◆ 選んだ文章:
+-------+

なぜ市場の経験は学校の問題を解くのに役立たず、学校の勉強は市場での実践に役立たないのでしょうか?

この事実を放置し続けることは、学校教育の危機につながりかねません。

なぜ実践と勉強の間でスキルが移行しないのか?

【Nature】学校の勉強は実践に役立たず、実践は学校のテストに役立たないと判明
【Nature】学校の勉強は実践に役立たず、実践は学校のテストに役立たないと判明 / 学校に通う子供が行った筆算の例。抽象的な数字の羅列が続いている。/Credit:Abhijit V. Banerjee et al . Nature (2025)

なぜ実践と勉強の間でスキルが移行しないのか?

謎を解明するため研究者たちはデータの分析を行いました。

その結果、市場で働く子どもたちは、まるで経験豊富な職人のように、現場で必要な直感的かつ柔軟な計算技を自ら見つけ出し、磨いていることが分かりました。

例えば、複雑な掛け算や割り算を、大きなパズルを小さなピースに分けるかのようにシンプルなステップに分解し、数字を適度に丸めることで計算の負担を軽減するなど、効率の良い方法を自然と使いこなしています。

しかし、これらの戦略は「生きた現場」での経験に根ざしているため、教室で提示される数字だけの抽象的な問題では、その意味が文脈から切り離され、まるで魔法の杖が使えなくなったかのように役に立たないのです。

一方、学校で学ぶ子どもたちは、決められた教科書のレシピに沿って、固定的なアルゴリズムや手順に従う訓練を重ねています。

+-------+

◆ 集めたデータ:
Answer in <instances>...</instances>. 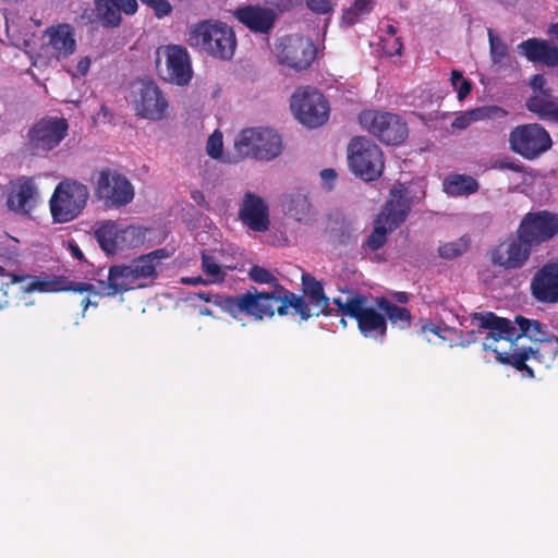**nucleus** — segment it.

+-------+

◆ 課題の説明: 選んだ文章から、「謎を解明するため研究者たちはデータの分析を行いました。」のある所から書き始め、「を自然と使いこなしています。」まで来たらやめて、その部分を一字も変えずに書き写してください。

◆ 正しい答え:
謎を解明するため研究者たちはデータの分析を行いました。

その結果、市場で働く子どもたちは、まるで経験豊富な職人のように、現場で必要な直感的かつ柔軟な計算技を自ら見つけ出し、磨いていることが分かりました。

例えば、複雑な掛け算や割り算を、大きなパズルを小さなピースに分けるかのようにシンプルなステップに分解し、数字を適度に丸めることで計算の負担を軽減するなど、効率の良い方法を自然と使いこなしています。